I'm an old timer from back in the day, but my son is looking for a travel trailer to go camping in the Western States. I told him to stay away from Forest River Manufactured RVs. Is that still good advice? I know 6-8 years ago they were really bad. They looked good, but fell apart. Any advice?


----------



## C Nash (Jan 31, 2016)

WOW The Dodge man has showded back up.  Good to see you here DL.  Really missed you.  I have been gone from here for awhile got lost LOL.  FR still has a bad rep but not from me.  I really think if it has been well taken care of its ok if son is looking used.  Hollis bought a new top end FR and loves it.  Dont be a stranger miss you


----------



## DL Rupper (Feb 1, 2016)

Hey Chelse, thanks for the reply.   My wife drives our Nissan Rogue now.  I have bad arthritis, so don't get to drive much anymore.
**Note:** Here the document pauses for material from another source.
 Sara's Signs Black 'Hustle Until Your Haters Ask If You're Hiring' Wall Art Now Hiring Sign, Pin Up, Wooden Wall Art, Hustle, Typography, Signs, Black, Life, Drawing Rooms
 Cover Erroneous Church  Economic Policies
Big change from the Dodge Cummins and HitchHiker 5th Wheel.  Fulltiming for 15 years was a blast.  Probably the single most enjoyable experience in my lifetime.


----------



## C Nash (Feb 2, 2016)

D L We stay out or try to for around 7 months out of the yr with short trips between.  In our 12yr now but see the light at the end of tunnel.  What a ride.  Met a lot of folks that we never would if not for camping.  We have been campers for 45+ yrs and owned most all kind of rvs.  Still have the 02 HR MH and it will most likele be the last.  Keep us posted what the son gets and guide him here to the forum.


----------